Text block:
▶

The third breakthrough is the emergence of new lines of research, in part as a result of a
rapid evolution of research methodologies and registration techniques, like eye tracking
and the registration of brain activity (e.g. EEG, MEG, fMRI). Earlier, psycholinguistic
research paradigms were used in the investigation of how prosodic cues (both at the
lexical and post-lexical levels) are used in spoken word recognition, whether and how
listeners capitalise on prosodic cues to resolve temporary syntactic and semantic
ambiguity as in cases like When he leaves the house is dark, and how pragmatic
appropriateness of prosody influences speech comprehension. More recent research on
prosodic processing approaches further issues, from a phonological as well as phonetic
perspective. Intonational categories, like accent location and type of accent have been
investigated as cues to how information is packaged using eye tracking. Other topics
include anticipatory prosodic processing (as reflected in online reference resolution), the
effect of prosody on the depth of semantic processing as evidenced by event-related
potentials and the lateralization of prosodic processing, as well as various issues that have
traditionally been addressed by means of offline perception studies and which have been
re-examined using EEG. These studies not only confirm findings from behavioural
research, but also provide valuable insights into the role of prosody in the integration of
incoming information in the evolving discourse. While prosodic processing has mainly
been studied in the cerebrum, research measuring brain stem responses to pitch show that
subcortical processing of pitch is modulated by both (short and long term) language and
music experience. A final area in which progress is recent is that of visual prosody.
Manual and facial gestures are used to communicate several kinds of information, from
joy to disappointment and sadness, while at the same time they may reinforce meanings
that are also communicated in spoken language. Besides, visual cues may reveal
unintended information, like sincerity or the lack thereof, or pathologies. The synthesis of
speech and visual prosody has become an important issue in robotics.

◀

Records supplied:
▶

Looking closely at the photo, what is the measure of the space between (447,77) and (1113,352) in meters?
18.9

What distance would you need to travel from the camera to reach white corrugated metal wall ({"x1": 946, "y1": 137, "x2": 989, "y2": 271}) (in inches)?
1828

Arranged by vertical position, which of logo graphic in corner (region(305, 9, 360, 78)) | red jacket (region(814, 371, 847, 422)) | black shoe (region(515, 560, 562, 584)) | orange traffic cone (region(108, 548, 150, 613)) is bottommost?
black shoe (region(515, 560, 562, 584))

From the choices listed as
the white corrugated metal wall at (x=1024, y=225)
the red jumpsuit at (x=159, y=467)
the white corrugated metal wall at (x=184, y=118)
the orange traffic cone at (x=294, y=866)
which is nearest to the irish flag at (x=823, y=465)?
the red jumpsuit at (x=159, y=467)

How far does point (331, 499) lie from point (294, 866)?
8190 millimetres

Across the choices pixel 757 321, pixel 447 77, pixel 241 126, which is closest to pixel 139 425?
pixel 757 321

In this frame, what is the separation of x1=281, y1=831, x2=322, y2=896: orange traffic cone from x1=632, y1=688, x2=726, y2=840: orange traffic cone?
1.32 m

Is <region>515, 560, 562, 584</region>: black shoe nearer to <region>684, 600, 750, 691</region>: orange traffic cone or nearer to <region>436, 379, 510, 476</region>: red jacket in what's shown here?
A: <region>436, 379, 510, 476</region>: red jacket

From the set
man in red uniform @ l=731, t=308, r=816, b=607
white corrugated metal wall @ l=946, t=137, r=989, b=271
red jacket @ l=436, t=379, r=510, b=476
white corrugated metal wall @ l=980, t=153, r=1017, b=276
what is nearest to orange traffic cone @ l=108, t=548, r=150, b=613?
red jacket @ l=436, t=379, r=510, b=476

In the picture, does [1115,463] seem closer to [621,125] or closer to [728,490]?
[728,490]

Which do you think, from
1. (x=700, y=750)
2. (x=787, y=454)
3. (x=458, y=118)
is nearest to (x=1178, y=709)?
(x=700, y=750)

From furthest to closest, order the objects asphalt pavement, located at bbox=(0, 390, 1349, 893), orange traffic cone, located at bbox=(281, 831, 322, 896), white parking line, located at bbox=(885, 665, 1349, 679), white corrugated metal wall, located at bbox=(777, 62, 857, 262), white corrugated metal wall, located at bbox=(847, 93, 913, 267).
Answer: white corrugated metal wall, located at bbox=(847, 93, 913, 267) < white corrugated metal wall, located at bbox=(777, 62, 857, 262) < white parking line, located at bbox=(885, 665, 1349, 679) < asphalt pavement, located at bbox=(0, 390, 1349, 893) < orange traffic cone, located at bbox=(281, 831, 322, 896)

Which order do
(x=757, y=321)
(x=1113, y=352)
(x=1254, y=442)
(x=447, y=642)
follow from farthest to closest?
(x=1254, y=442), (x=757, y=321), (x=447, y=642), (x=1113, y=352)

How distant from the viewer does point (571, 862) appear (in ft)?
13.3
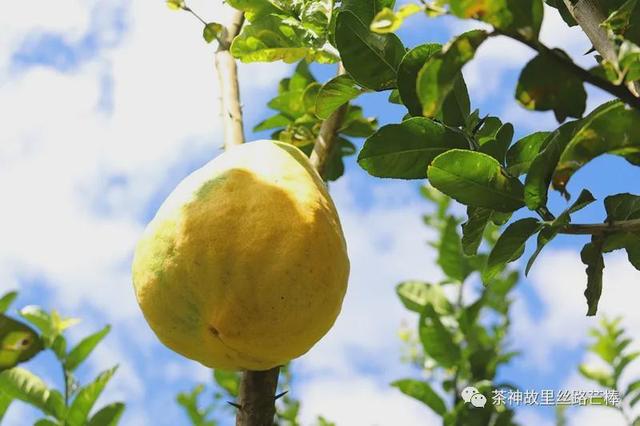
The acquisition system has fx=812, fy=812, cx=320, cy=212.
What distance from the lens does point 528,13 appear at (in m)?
0.75

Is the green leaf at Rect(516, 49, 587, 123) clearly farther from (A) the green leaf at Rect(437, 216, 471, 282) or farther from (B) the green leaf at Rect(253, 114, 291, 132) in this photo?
(A) the green leaf at Rect(437, 216, 471, 282)

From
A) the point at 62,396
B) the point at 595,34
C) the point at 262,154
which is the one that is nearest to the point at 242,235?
the point at 262,154

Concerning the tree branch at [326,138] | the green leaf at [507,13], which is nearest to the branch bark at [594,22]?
the green leaf at [507,13]

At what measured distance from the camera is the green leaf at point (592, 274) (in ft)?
3.53

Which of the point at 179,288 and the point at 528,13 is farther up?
the point at 528,13

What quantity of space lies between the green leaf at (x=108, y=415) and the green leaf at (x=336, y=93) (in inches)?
41.9

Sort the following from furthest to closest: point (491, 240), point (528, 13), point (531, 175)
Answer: point (491, 240) < point (531, 175) < point (528, 13)

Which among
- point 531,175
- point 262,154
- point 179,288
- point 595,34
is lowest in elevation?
point 179,288

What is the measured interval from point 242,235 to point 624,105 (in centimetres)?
61

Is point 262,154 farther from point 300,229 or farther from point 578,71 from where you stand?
point 578,71

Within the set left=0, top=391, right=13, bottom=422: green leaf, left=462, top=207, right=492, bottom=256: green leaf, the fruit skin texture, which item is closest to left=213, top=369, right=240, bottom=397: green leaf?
left=0, top=391, right=13, bottom=422: green leaf

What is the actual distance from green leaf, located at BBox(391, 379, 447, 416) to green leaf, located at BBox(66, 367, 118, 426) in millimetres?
805

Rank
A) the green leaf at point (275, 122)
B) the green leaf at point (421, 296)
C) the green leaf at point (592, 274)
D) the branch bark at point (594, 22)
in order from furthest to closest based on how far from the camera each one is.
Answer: the green leaf at point (421, 296) < the green leaf at point (275, 122) < the green leaf at point (592, 274) < the branch bark at point (594, 22)

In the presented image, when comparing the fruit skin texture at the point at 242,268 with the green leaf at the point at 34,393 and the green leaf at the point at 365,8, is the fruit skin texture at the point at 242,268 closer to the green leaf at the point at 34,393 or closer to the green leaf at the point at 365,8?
the green leaf at the point at 365,8
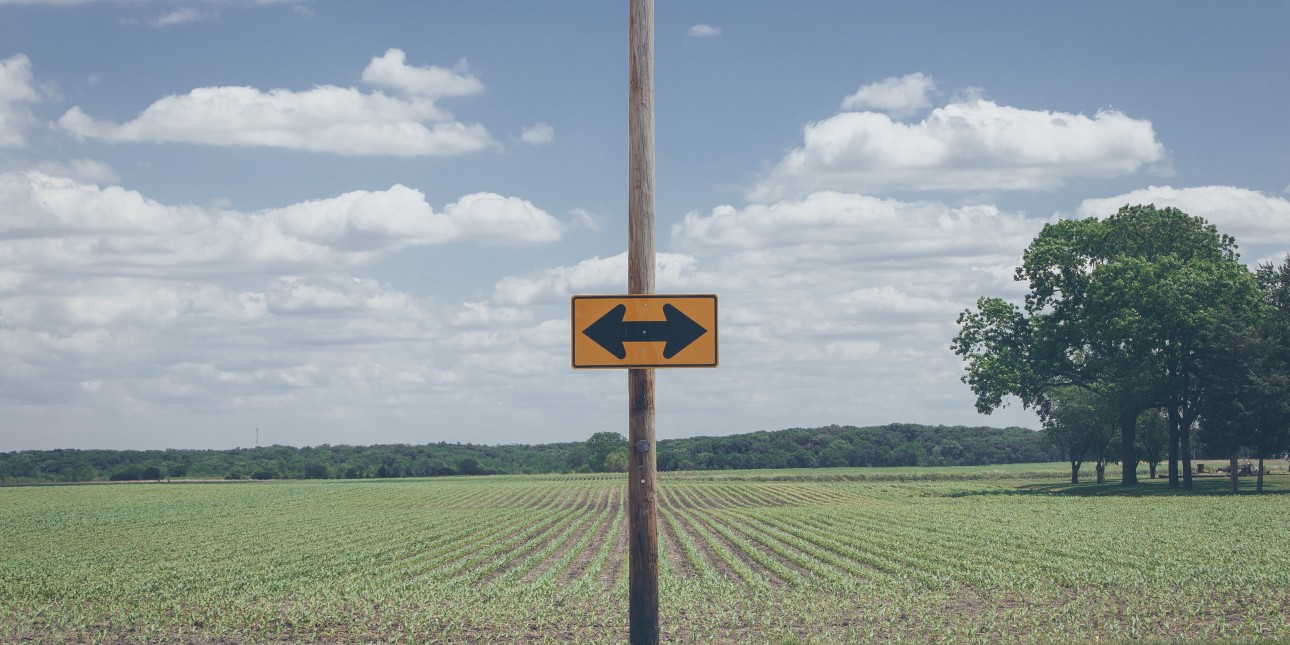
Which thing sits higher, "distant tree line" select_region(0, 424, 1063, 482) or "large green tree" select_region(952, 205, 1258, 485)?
"large green tree" select_region(952, 205, 1258, 485)

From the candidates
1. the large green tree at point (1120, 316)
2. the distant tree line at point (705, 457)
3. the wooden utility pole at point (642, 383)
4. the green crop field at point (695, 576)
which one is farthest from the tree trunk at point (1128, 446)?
the distant tree line at point (705, 457)

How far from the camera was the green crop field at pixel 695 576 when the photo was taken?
18.1 m

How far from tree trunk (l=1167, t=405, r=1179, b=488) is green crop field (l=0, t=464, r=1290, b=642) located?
937cm

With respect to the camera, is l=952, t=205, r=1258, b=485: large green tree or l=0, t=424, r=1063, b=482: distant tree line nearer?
l=952, t=205, r=1258, b=485: large green tree

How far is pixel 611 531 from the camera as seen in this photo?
4288 centimetres

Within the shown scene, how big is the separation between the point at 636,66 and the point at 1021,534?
1199 inches

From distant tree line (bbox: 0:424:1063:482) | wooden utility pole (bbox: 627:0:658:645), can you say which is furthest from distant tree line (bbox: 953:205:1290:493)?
distant tree line (bbox: 0:424:1063:482)

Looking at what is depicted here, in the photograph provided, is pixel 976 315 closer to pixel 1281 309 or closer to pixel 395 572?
pixel 1281 309

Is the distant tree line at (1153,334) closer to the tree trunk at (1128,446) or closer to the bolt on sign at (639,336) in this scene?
the tree trunk at (1128,446)

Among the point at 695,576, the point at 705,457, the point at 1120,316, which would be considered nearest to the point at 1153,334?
the point at 1120,316

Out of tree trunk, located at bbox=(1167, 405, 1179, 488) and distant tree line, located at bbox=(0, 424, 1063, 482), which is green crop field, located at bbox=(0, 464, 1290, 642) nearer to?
tree trunk, located at bbox=(1167, 405, 1179, 488)

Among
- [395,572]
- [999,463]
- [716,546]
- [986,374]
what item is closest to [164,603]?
[395,572]

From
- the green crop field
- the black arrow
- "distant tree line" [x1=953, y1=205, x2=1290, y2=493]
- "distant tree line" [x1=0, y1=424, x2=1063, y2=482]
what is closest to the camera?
the black arrow

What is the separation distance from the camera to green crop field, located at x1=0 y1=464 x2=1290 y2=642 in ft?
59.4
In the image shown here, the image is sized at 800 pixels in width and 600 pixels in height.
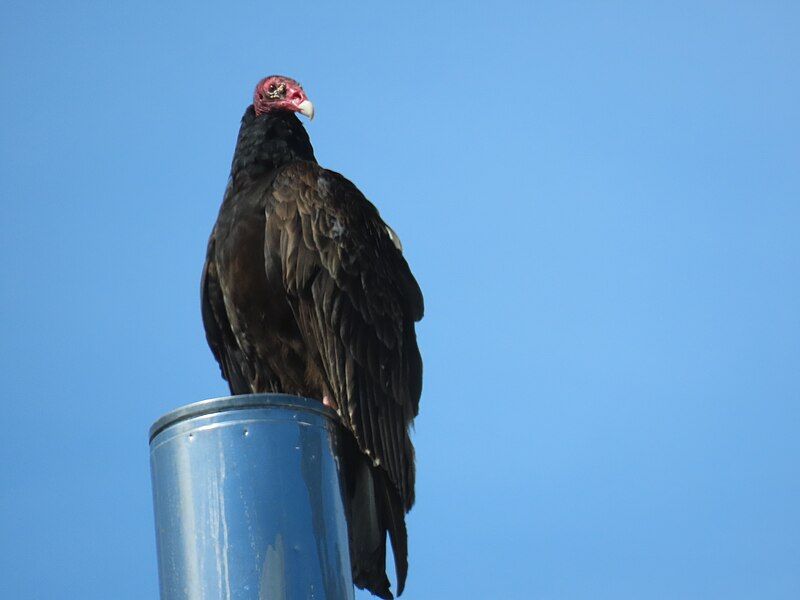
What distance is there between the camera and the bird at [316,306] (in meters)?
4.96

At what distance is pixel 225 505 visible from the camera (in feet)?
9.95

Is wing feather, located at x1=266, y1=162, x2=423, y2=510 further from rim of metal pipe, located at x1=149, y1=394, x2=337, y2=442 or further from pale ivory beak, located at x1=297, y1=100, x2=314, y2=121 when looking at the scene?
rim of metal pipe, located at x1=149, y1=394, x2=337, y2=442

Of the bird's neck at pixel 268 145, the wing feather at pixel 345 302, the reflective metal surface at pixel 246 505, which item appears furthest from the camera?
the bird's neck at pixel 268 145

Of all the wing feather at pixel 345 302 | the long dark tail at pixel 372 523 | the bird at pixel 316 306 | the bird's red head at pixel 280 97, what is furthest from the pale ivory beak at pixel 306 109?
the long dark tail at pixel 372 523

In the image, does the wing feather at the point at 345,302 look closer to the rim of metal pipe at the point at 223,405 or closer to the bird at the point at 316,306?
the bird at the point at 316,306

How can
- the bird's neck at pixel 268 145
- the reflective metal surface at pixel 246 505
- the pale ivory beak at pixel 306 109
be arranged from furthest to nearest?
1. the pale ivory beak at pixel 306 109
2. the bird's neck at pixel 268 145
3. the reflective metal surface at pixel 246 505

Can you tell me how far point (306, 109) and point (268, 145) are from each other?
1.26ft

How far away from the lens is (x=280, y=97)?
5.92m

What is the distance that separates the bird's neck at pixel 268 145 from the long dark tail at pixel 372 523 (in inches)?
55.2

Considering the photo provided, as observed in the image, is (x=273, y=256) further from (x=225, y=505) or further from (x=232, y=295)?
(x=225, y=505)

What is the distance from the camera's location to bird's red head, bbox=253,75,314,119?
5848mm

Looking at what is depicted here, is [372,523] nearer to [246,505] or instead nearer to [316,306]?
[316,306]

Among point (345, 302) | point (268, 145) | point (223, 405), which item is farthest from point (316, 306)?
point (223, 405)

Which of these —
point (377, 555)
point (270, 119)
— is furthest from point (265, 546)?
point (270, 119)
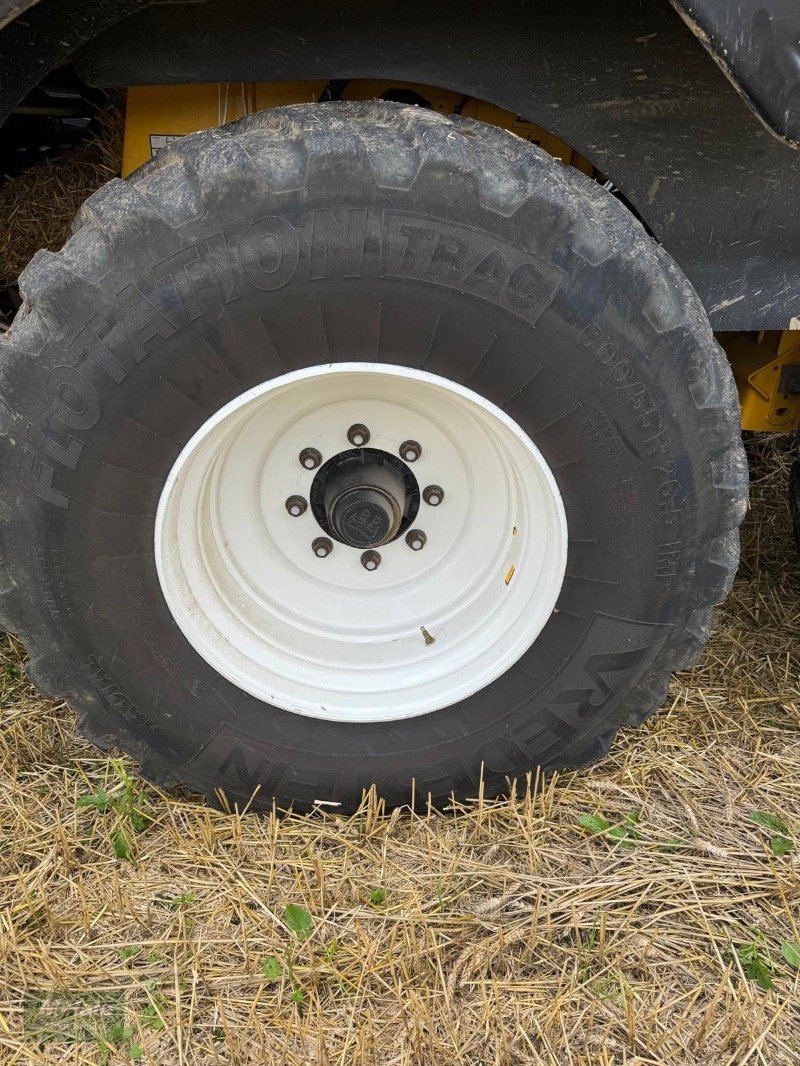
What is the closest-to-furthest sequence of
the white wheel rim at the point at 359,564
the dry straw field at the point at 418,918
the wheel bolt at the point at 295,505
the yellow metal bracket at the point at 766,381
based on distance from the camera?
the dry straw field at the point at 418,918 < the white wheel rim at the point at 359,564 < the wheel bolt at the point at 295,505 < the yellow metal bracket at the point at 766,381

◀

Tasks to complete:
1. In the passage on prosody research, what kind of experience modulates the subcortical processing of pitch?
2. Reproduce a section of the passage on prosody research. Start with the words "Manual and facial" and stop after "issue in robotics.".

Answers in order:
1. Both short-term and long-term language and music experience.

2.
Manual and facial gestures are used to communicate several kinds of information, from
joy to disappointment and sadness, while at the same time they may reinforce meanings
that are also communicated in spoken language. Besides, visual cues may reveal
unintended information, like sincerity or the lack thereof, or pathologies. The synthesis of
speech and visual prosody has become an important issue in robotics.